Gazi Üniversitesi Eğitim Fakültesi Öğretim Üyesi Yrd. Doç. Dr. Mustafa Tatcı, Yunus Emre'nin, Anadolu Türkçesi'nde vahiy dilini anlayamayan insanlara bir lütuf olduğunu söyledi.

TRT'de ramazan ayı boyunca hafta içi yayınlanan "Aşkın Yolculuğu: Yunus Emre" isimli dizinin danışmanlığını yapan ve Yunus Emre hakkında yaptığı çalışmalarla tanınan Tatcı, AA muhabirine yaptığı açıklamada, Yunus Emre'nin, her yönüyle tamamlanmış, kamil bir insan olduğunu belirtti.

Yunus Emre'nin her çağın insanına söylediğini bugünün insanına da söylemeye devam ettiğini ifade eden Tatcı, "Külli benlikler için kelimelerle eşya ile oynamak, bir şey icat etmek çocuk oyuncağıdır ama zamana göre zamanın ihtiyacına göre tecelli ettirirler onları. Hazreti Yunus'un kutsi enerjisi kelama dönüşmüştür" diye konuştu.

- "Kitapta ne buyrulursa Yunus da onu söylüyor"

Tatcı, "tam insan"ın her çağın insanı olduğunu ve bu insanların nefislerine göre konuşmadığını vurguladı.

Kamil insanın ana önem verdiğini belirten Tatcı, "Kitapta ne buyrulursa Yunus da onu söylüyor. Farklı bir şey değil. Yunus, Anadolu Türkçesi'nde vahiy dilini anlayamayan insanlara Cenabı Hakk'ın lütfu oldu. Seyr-i Süluku'ndaki tecrübeleri semasından aşağıya indiriverdi" ifadelerini kullandı.

Tatcı, Yunus Emre'nin şiirinin "tamamlanmış kamil" insanların cömertliği olarak anlaşılması gerektiğini ifade ederek, "Yunus'un şiir söylemesi, halka cömertliğindendir" değerlendirmesinde bulundu.

Tapduk Emre'den de bahseden Tatcı, "Tapduk Emre, bu milletin artık hakikat dili Türkçe'yi anlamasının zamanının geldiğine inanıyordu, Yunus Emre'yi ona göre donattı. Yunus Emre, hamuru karılmak üzere Tapduk'un eline verilmiş bir malzemeden ibarettir" ifadelerini kullandı.

Yunus'un çağdaşı Molla Kasım'ın vazifesinin, kamil insanın seyr-i sülukun (aşk yolculuğu) zirvesindeki tecrübelerini halkın anlayabileceği bir seviyeye getirmek olduğunu aktaran Tatcı, şöyle devam etti:

"Molla Kasım vazifelidir.

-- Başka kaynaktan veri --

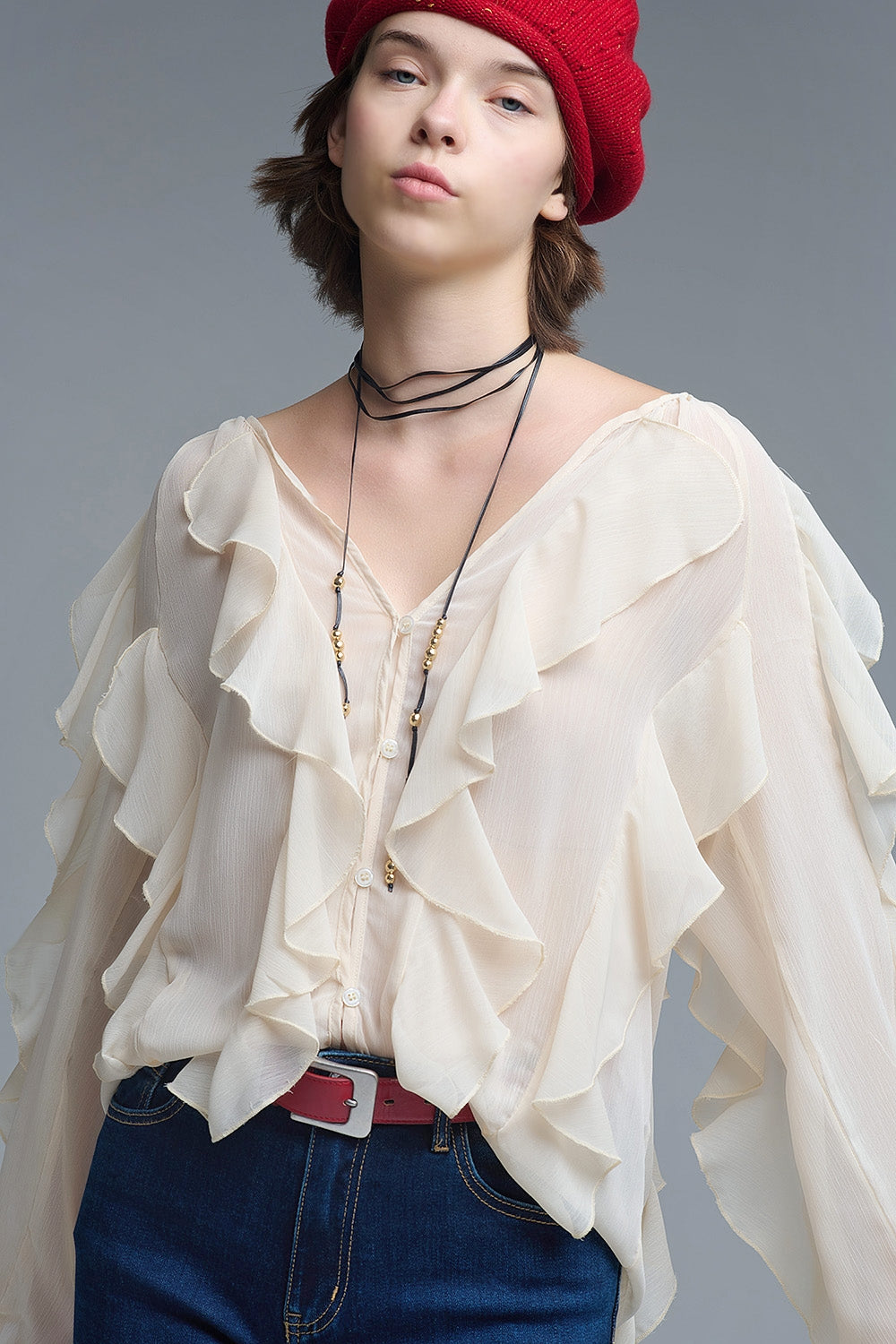 Blusa beige con cuello en V y volante integral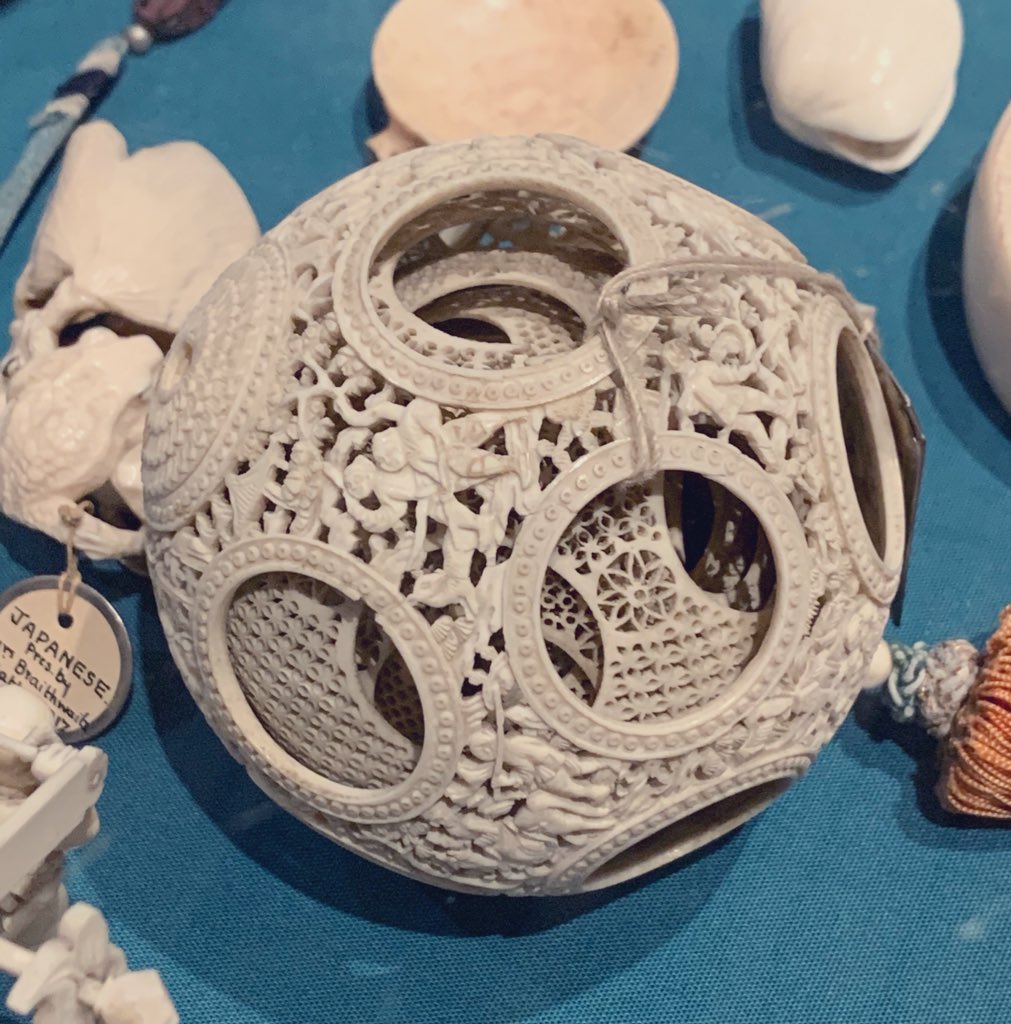 jackiewatson05's tweet photo. #madSaturdays @Pitt_Rivers From nose flutes to what to do with your dead enemies... the origin of writing to Chinese puzzle balls (12 concentric globes made from one solid sphere of ivory!) A fun afternoon... https://t.co/XW3VrdCxj4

Hakikat ehlinin vazifelisidir. Hakikatin ulu orta konmaması üzerine Cenab-ı Hakk'ın önümüze koyduğu bir engeldir. Bir nevi perdedir. Peygamberler hakikati farkında yaşayan insanlardır. Veliler ise hakikati sarhoşlukta yaşayan insanlardır. Aralarında fark vardır. Farka gelince o rötuş yapması lazım, hakikati boyaması lazım."

- "İnsanlar gelip 'ben Adem olmak istiyorum' diyecekler"

Tatcı, insanların yaratılış sebebinin, Allah'ın istediği "Adem" haline gelmek olduğuna dikkati çekti.

Bunun en önemli yolunun helal lokma ve helal kazançtan geçtiğini dile getiren Tatcı, şunları anlattı:

"Kitabi bilginin insan tarafından hazmedilip hayat tarzı haline getirilmesi önemli. Kitabi bilgi içselleşmezse davranış haline gelmez. 'Vay be ne kadar güzel söz söylemiş' dersiniz, güncelleyemezsiniz, bugüne getiremezsiniz. Bir taraftan okuyacaksın, bir taraftan hazmedeceksin. İşte tasavvuf kurumu, mürşid-i kamiller bunu yapmışlardır. Eskiden bunu yapmışlar. Bugün de tenhalarda bunu yapıyorlar. Yarın da bunu yapacaklar. Yani vahdet düşüncesini, içselleştirme problemini halledecekler. İnsanlar gelip 'Ben Adem olmak istiyorum' diyecekler."